> **FRAGMENTO SELECCIONADO**
※ ※ ※

Estallan los conatos de linchamiento contra el joven señalado de la detonación y contra los agentes que lo aprendieron en medio de una avalancha de gente enardecida por tomar justicia por propia mano.
“Eran las 5:12 de la tarde y Colosio, el hombre que iba a gobernar México, moría a balazos en plena campaña electoral sobre la tierra pedregosa de una colonia llamada Lomas Taurinas. La imagen de su cuerpo inerte, a pesar de las décadas transcurridas, sigue siendo brutal y desoladora”.
“Un grito desgarrador retumbó más allá y atrajo la atención de la gente. Hacia el norte, a tres metros de la escena, seis elementos de seguridad brincaron el cuerpo inmóvil del candidato y detuvieron a un joven delgado de chamarra negra al que violentamente jalaron y apretaron contra el piso con las rodillas sobre su espalda”.
La lente de Laura Sánchez Ley captura con sorprendente nitidez dos estampas:
Colosio
“El hombre más conocido de México en esos días era un cuerpo inmóvil tendido de boca con la pierna derecha flexionada, el rostro sobre la tierra arenosa que atestiguó sus últimos pasos”.
Aburto:
“El joven iba sentado en medio de dos policías (…) Uno de sus captores lo empujó violentamente al piso. El pecho clavado en sus prominentes rodillas lo asfixió, pero tomó una bocanada de aire para despedazar el silencio y contestar cuando le preguntaron su nombre”. —Me llamo Mario Aburto.
¡Maldita sea! ¡No le vimos las manos… qué hizo con esas manos! ¿Le disparó?

※ ※ ※

> **EXTRACTO DE DATOS**
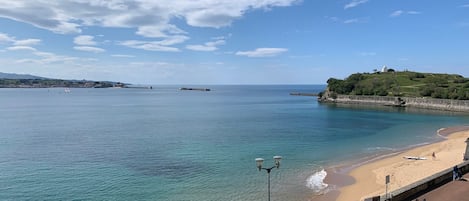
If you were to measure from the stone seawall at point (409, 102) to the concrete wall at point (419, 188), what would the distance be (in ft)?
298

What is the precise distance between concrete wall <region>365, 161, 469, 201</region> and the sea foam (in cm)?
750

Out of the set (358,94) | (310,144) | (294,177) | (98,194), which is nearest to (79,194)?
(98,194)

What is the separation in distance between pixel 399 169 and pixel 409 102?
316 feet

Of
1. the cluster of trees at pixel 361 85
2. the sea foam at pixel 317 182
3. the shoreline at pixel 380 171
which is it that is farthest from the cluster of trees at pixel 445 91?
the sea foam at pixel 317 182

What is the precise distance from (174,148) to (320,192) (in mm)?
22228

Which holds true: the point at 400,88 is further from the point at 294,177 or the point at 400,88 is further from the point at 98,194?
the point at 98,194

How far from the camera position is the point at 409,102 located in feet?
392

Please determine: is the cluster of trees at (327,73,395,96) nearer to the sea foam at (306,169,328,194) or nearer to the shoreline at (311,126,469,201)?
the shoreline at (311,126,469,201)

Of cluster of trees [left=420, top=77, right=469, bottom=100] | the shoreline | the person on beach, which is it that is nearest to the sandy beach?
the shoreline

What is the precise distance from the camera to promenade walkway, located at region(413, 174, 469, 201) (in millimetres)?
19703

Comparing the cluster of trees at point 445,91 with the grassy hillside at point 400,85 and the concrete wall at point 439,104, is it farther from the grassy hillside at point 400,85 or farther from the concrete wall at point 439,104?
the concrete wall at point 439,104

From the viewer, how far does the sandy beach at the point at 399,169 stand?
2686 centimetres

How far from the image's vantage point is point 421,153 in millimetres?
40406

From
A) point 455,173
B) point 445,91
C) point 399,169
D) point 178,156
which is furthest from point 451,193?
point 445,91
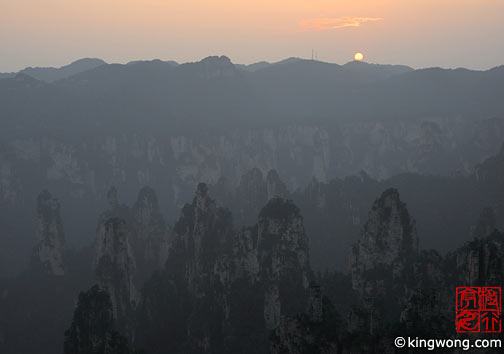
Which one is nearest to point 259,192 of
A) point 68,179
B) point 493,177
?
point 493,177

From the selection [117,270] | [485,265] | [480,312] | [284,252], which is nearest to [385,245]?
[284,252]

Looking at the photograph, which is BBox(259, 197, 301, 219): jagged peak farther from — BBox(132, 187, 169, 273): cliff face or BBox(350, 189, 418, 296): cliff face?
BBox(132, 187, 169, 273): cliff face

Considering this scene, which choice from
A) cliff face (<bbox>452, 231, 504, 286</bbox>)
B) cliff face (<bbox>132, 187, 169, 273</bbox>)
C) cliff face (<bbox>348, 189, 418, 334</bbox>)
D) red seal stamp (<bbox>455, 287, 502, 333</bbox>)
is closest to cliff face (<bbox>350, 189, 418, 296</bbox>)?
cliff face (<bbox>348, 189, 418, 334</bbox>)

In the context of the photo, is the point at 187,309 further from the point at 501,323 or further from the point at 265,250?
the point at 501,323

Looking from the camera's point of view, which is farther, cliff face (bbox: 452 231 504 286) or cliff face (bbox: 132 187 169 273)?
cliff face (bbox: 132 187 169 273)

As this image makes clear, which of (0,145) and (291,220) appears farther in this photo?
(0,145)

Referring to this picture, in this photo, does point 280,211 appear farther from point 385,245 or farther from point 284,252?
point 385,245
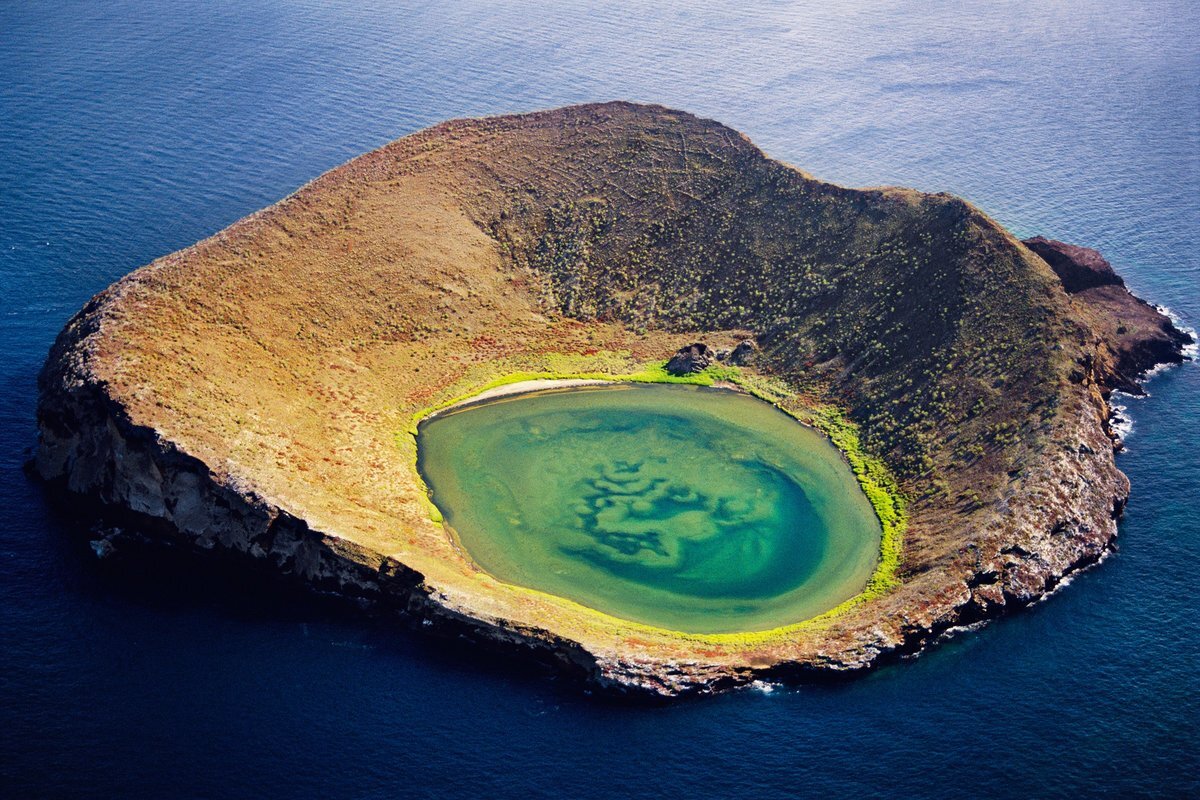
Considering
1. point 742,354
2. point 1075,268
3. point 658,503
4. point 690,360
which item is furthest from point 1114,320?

※ ※ ※

> **POR HACER**
**A)** Traduce al inglés esta oración del fragmento sobre el asesinato de Colosio: "La imagen de su cuerpo inerte, a pesar de las décadas transcurridas, sigue siendo brutal y desoladora."
**B)** Selecciona cada línea de los registros que contenga la palabra "pixel".

> **CONJUNTO DE RESPUESTAS**
**A)** The image of his lifeless body, despite the decades that have passed, remains brutal and devastating.

**B)**
What is the separation in distance between pixel 399 169 and pixel 409 102?
1. the cluster of trees at pixel 361 85
2. the sea foam at pixel 317 182
3. the shoreline at pixel 380 171
which is it that is farthest from the cluster of trees at pixel 445 91?
the sea foam at pixel 317 182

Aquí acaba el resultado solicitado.